I would now consider the rectangle problem.
Zulfi.

 

[scottdave]

area of ADG = 1/2 AG * DG
= 1/2 * 3CE * 3DE
= 1/2 * 9 * CE * DE
= 1/2 * 9 * 84 (Note CE * DE = 84 from post 6)
= 378
Thanks for your interest and continuous guidance.

I would now consider the rectangle problem.
Zulfi.

Yes you have the correct answer. Once you complete the rectangle, hopefully you will see a pattern.

 

[zak100]

Hi,
I have solved the rectangle prob:
Area of large rect = AC * CE
= 3 * BC * 3 * CD
= 9 * BC * CD
Note BC * CD = area of large rect = 10 (given)

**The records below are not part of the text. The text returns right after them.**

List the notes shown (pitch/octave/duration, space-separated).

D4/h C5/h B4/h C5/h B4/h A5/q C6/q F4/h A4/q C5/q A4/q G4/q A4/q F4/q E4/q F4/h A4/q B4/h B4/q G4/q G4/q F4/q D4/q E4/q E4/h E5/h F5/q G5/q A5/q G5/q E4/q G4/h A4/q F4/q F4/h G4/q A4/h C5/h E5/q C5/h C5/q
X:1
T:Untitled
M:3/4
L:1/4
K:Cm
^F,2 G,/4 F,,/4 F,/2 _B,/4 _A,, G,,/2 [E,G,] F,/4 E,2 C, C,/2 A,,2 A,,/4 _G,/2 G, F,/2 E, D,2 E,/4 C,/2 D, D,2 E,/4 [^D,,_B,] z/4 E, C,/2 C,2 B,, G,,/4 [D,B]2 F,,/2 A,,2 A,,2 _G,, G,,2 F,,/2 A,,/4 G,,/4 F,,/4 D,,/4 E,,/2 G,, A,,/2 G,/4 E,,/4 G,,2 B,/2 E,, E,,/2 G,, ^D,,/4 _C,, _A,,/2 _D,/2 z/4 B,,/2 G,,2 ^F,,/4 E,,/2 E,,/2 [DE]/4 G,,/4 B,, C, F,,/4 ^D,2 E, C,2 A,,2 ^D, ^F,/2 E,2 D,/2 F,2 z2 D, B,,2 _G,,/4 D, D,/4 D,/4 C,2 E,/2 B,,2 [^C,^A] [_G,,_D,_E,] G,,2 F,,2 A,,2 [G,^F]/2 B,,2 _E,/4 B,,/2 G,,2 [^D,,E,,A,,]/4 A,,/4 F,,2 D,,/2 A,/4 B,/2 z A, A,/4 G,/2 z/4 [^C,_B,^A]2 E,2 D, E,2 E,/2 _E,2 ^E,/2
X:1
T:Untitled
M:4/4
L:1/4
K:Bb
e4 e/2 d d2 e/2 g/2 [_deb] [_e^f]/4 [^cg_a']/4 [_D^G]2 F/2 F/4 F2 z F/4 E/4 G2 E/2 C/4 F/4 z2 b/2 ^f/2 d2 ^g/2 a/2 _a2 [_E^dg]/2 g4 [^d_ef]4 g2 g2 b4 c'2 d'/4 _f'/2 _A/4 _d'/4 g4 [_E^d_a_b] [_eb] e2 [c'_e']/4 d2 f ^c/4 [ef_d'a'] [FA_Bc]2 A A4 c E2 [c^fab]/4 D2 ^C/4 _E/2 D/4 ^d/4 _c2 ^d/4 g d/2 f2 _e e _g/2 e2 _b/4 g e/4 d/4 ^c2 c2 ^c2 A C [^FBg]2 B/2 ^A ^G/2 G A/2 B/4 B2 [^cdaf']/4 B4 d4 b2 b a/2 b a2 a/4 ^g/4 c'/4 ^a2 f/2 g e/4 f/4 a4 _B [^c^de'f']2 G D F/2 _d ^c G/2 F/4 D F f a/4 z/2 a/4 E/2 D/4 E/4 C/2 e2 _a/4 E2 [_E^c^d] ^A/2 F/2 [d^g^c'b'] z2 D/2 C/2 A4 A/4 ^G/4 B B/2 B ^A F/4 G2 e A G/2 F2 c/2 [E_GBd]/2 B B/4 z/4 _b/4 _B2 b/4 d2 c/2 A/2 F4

Area of large rectangle = 9 * 10
= 90

Thanks for this prob.

Zulfi.

 

[Mark44]

Hi,
I have solved the rectangle prob:
Area of large rect = AC * CE
= 3 * BC * 3 * CD
= 9 * BC * CD
Note BC * CD = area of large rect = 10 (given)

Area of large rectangle = 9 * 10
= 90

Yes, that's correct. The idea is that since both dimensions of the small rectangle are tripled, the area of the large rectangle will be 3 * 3 = 9 times as large.
It's exactly the same idea as in your problem with the triangles. That is, the large triangle will have an area 9 times as large as the small upper triangle.